Caschi Bianchi Perù

La Oroya: impressioni in bianco e nero

L’arrivo a Huancayo, sede di un progetto ambientale a difesa di una delle zone più inquinate del Paese a causa delle raffinerie minerarie di La Oroya, da parte di un volontario in servizio civile.

Scritto da Carlo Tregambe, Casco Bianco a Huancayo

Il primo incontro con la città de la Oroya fu fugace: io e Rossella ci stavamo spostando da Lima a Huancayo, dove avremmo affrontato il primo impatto con il nostro Servizio Civile. Il paesaggio, al di fuori dei finestrini del bus, cominciava a cambiare: il verde delle montagne circostanti degradava e lasciava sempre più posto ad un bianco diafano, surreale. Sorpassando l’ennesimo tornante, mi resi conto che la Oroya era li’, ma la prima cosa che vidi non fu la città: la conformazione dei colli circostanti, che costituiscono una corona intorno al centro abitato, nasconde le case per un breve periodo di tempo, lasciando intravedere solo la ciminiera della raffineria Doe Run Perú. Nera, altissima, enorme. L’autobus proseguiva con il suo viaggio, scoprendo pian piano tutta la raffineria: un’enorme carie, che prende sempre piú possesso del suo dente malato.

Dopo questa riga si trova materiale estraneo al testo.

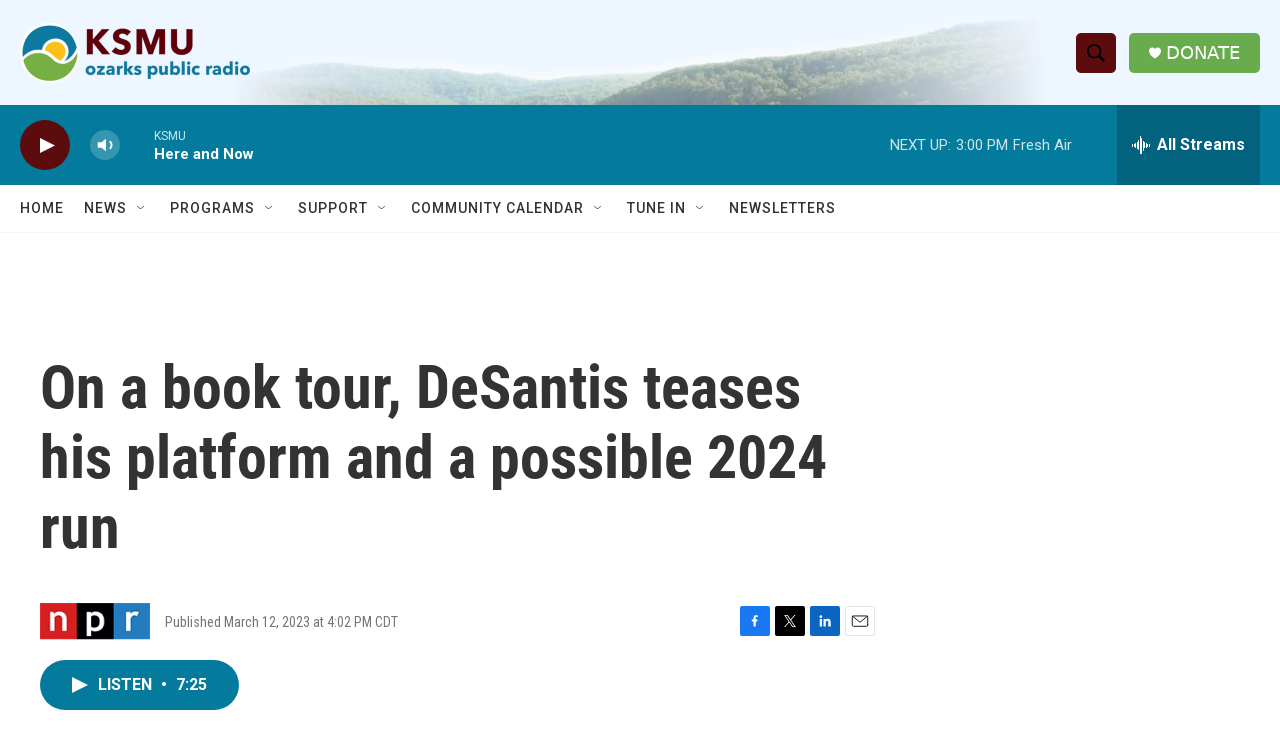

--- FILE ---
content_type: text/html; charset=utf-8
request_url: https://www.google.com/recaptcha/api2/aframe
body_size: 247
content:
<!DOCTYPE HTML><html><head><meta http-equiv="content-type" content="text/html; charset=UTF-8"></head><body><script nonce="v1-e_83lqbpi_Y3vCj7zng">/** Anti-fraud and anti-abuse applications only. See google.com/recaptcha */ try{var clients={'sodar':'https://pagead2.googlesyndication.com/pagead/sodar?'};window.addEventListener("message",function(a){try{if(a.source===window.parent){var b=JSON.parse(a.data);var c=clients[b['id']];if(c){var d=document.createElement('img');d.src=c+b['params']+'&rc='+(localStorage.getItem("rc::a")?sessionStorage.getItem("rc::b"):"");window.document.body.appendChild(d);sessionStorage.setItem("rc::e",parseInt(sessionStorage.getItem("rc::e")||0)+1);localStorage.setItem("rc::h",'1769717193233');}}}catch(b){}});window.parent.postMessage("_grecaptcha_ready", "*");}catch(b){}</script></body></html>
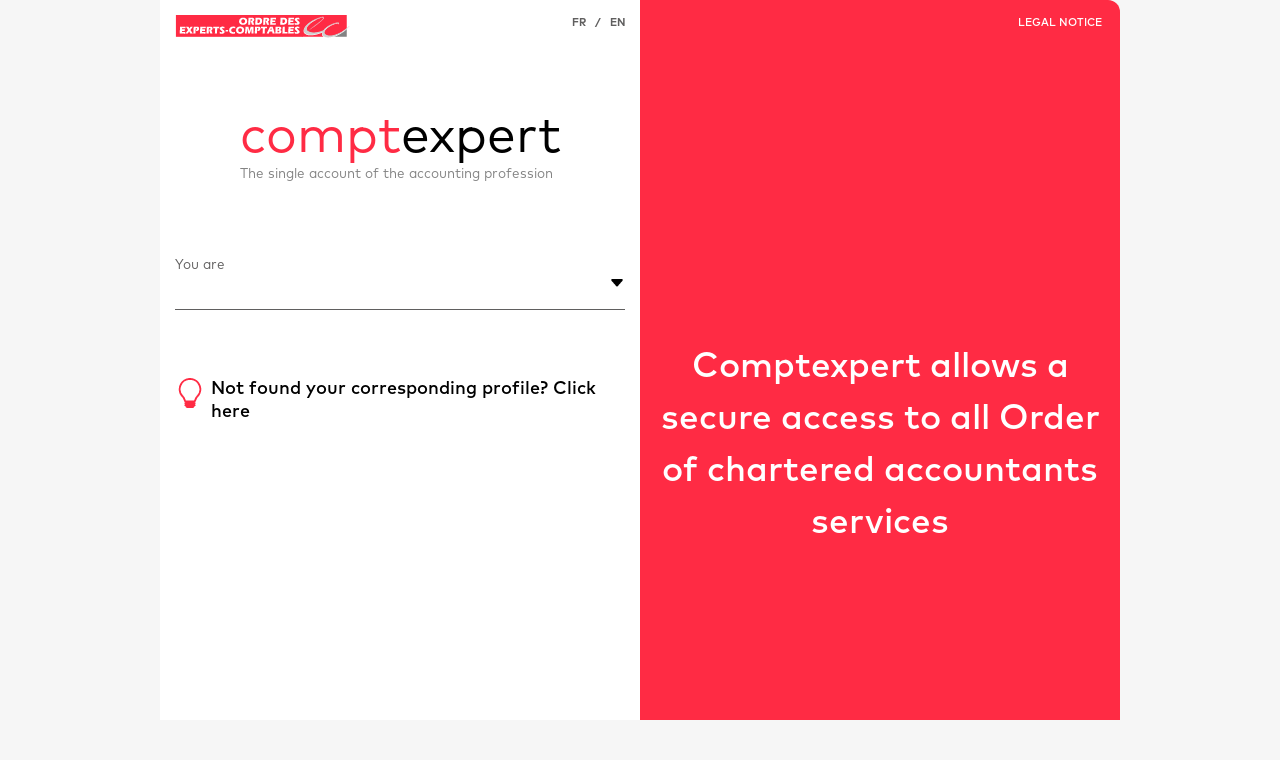

--- FILE ---
content_type: text/html; charset=UTF-8
request_url: https://identification.experts-comptables.org/en/inscription.php?service=http%3A%2F%2Freunion-experts-comptables.fr%2Fcas%3Fdestination%3Dprivee
body_size: 1744
content:
<!DOCTYPE html>
<html lang="en">
<head>
    <meta charset="UTF-8">
    <meta http-equiv="X-UA-Compatible" content="IE=edge">
    <meta name="viewport" content="width=device-width, initial-scale=1, shrink-to-fit=no">
    <title>OEC Authentication Comptexpert</title>
    <link href="/images/favicon.ico" rel="icon" type="image/x-icon">
    <link href="/assets/css/styles.css" rel="stylesheet" type="text/css">
    <!-- Matomo -->
        <script type="text/javascript">
        var _paq = window._paq = window._paq || [];
        /* tracker methods like "setCustomDimension" should be called before "trackPageView" */
        _paq.push(['trackPageView']);
        _paq.push(['enableLinkTracking']);
        (function() {
            var u='https://matomo.experts-comptables.org/';
            _paq.push(['setTrackerUrl', u+'matomo.php']);
            _paq.push(['setSiteId', '19']);
            var d=document, g=d.createElement('script'), s=d.getElementsByTagName('script')[0];
            g.type='text/javascript'; g.async=true; g.defer=true; g.src=u+'matomo.js'; s.parentNode.insertBefore(g,s);
        })();
    </script>
        <!-- End Matomo Code -->
</head>
<body>
    <!-- Matomo noscript -->
        <noscript>
        <div><img src="https://matomo.experts-comptables.org/matomo.php?idsite=19&amp;rec=1" style="border:0;" alt="" /></div>
    </noscript>
        <!-- End Matomo noscript Code -->
    <div class="container">
        <div class="row">
            <div class="content col-lg-6 d-flex flex-column">
                <div id="content-header" class="d-flex">
                    <div><a href="/cas/login?service=http%3A%2F%2Freunion-experts-comptables.fr%2Fcas%3Fdestination%3Dprivee"><img src="/assets/images/oec_logo.svg" alt="Logo OEC" width="177" height="23"></a></div>
                    <div class="ml-auto menu-lang"><a href="/fr/inscription.php?service=http%3A%2F%2Freunion-experts-comptables.fr%2Fcas%3Fdestination%3Dprivee">FR</a> &nbsp; / &nbsp; <a href="/en/inscription.php?service=http%3A%2F%2Freunion-experts-comptables.fr%2Fcas%3Fdestination%3Dprivee">EN</a></div>
                </div>
                <div id="logo">
                    <div id="logo-title"><span class="text-red">compt</span>expert</div>
                    <div id="logo-subtitle">The single account of the accounting profession</div>
                </div>
                <div class="flex-grow-1">
                    <form action="" method="post" id="profilForm">
    <div class="form-group">
        <select name="profil" class="form-control" onchange="document.getElementById('profilForm').submit()">
            <option value=""></option>
                        <option 
                value="ec"
                            >
            Expert-comptable            </option>
                        <option 
                value="ech"
                            >
            Expert-comptable honoraire            </option>
                        <option 
                value="83tq"
                            >
            83ter/quater            </option>
                        <option 
                value="dni"
                            >
            Diplômé non inscrit            </option>
                        <option 
                value="sta"
                            >
            Stagiaire            </option>
                        <option 
                value="cafcac"
                            >
            Filière CAFCAC            </option>
                        <option 
                value="memo"
                            >
            Mémorialiste            </option>
                        <option 
                value="ecee"
                            >
            Expert-comptable en entreprise            </option>
                        <option 
                value="ece"
                            >
            Membre ECE            </option>
                        <option 
                value="permanent"
                            >
            Permanent            </option>
                        <option 
                value="agc"
                            >
            Président/directeur d'AGC            </option>
                        <option 
                value="externe"
                            >
            Autre profil            </option>
                    </select>
        <label for="profil">You are</label>
    </div>
</form>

Tutto, a la Oroya, sembra esistere in funzione della raffineria: grandi quartieri residenziali costruiti appositamente per gli operai, recintati da alte reti con filo spinato (per gli ingegneri, invece, l’impresa ha costruito un piccolo paesello stile americano, appena fuori dalla città, in modo che possano essere riparati, almeno in parte, dagli effetti negativi dello stabilimento); tragamonedas, ossia piccoli casinó dove spendere il proprio sueldo; persino le scritte sui muri sono monopolizzate dall’impresa: frasi come Doe Run no contamina el rio Mantaro e No a las ONG’s (Organizzazione Non Governativa) antimineras sono dipinte a caratteri cubitali lungo la strada principale che attraversa il centro abitato.
L’autobus seguiva il suo cammino, superando la grossa ciminiera che, da vicino, mostrava tutta la sua imponenza. Sulla sinistra, prima di lasciare la città, ebbi la possibilità di vedere come Doe Run Perú stipa parte dei rifiuti provenienti dalla raffineria: grandi ruspe accumulavano tonnellate e tonnellate di polvere nera al lato della strada principale, creando piccole montagne scure. Dall’altro lato della carretera scorreva il rio Mantaro.

La Oroya, nel 2007, è stata classificata dal Blacksmith Institute come sesta città piú inquinata al mondo per presenza di piombo, zinco, cadmio. Secondo il ministro della sanità peruviano, il 99,9% dei bambini di La Oroya ha un tasso di piombo superiore al massimo accettabile fissato dall’Organizzazione mondiale della sanità. La raffineria ha sospeso le sue attivitá nel 2009, a causa di presunti problemi economici ma, soprattutto, dell’inadempimiento delle politiche ambientali richieste dallo Stato Peruviano. Nonostante questo, Doe Run Perú continua a pagare il 70% dello stipendio ai propri operai, in modo da tenere vivo il consenso sociale (tutta l’economia della cittá dipende dai circa 2500 lavoratori dell’impresa).
Nel gennaio 2011 Doe Run Perú, impresa americana, presenta una denuncia allo Stato Peruviano, secondo la quale l’inquinamento de La Oroya è dovuto alla precedente gestione statale della raffineria: il Perú avrebbe in questo modo trasgredito il Trattato di Libero Commercio siglato con gli Stati Uniti nel 2004. L’impresa chiede 800 milioni di dollari. La questione verrà risolta tramite un arbitraggio internazionale. Doe Run Perú, nel frattempo, sta affrontando una procedura giudiziale di fallimento, tramite la quale la raffineria potrebbe essere liquidata definitivamente dai suoi creditori, oppure riprendere la sua attività in breve tempo.
Mentre l’autista proseguiva sicuro sulla strada che porta a Huancayo, girai la testa seguendo la cittá, che scompariva dietro alla sua corona di montagne. Distolsi lo sguardo e tornai a seguire il tragitto del bus, che accompagnava quello del fiume. La valle de Mantaro cominciava a distendersi, occupando tutto l’orizzonte visibile.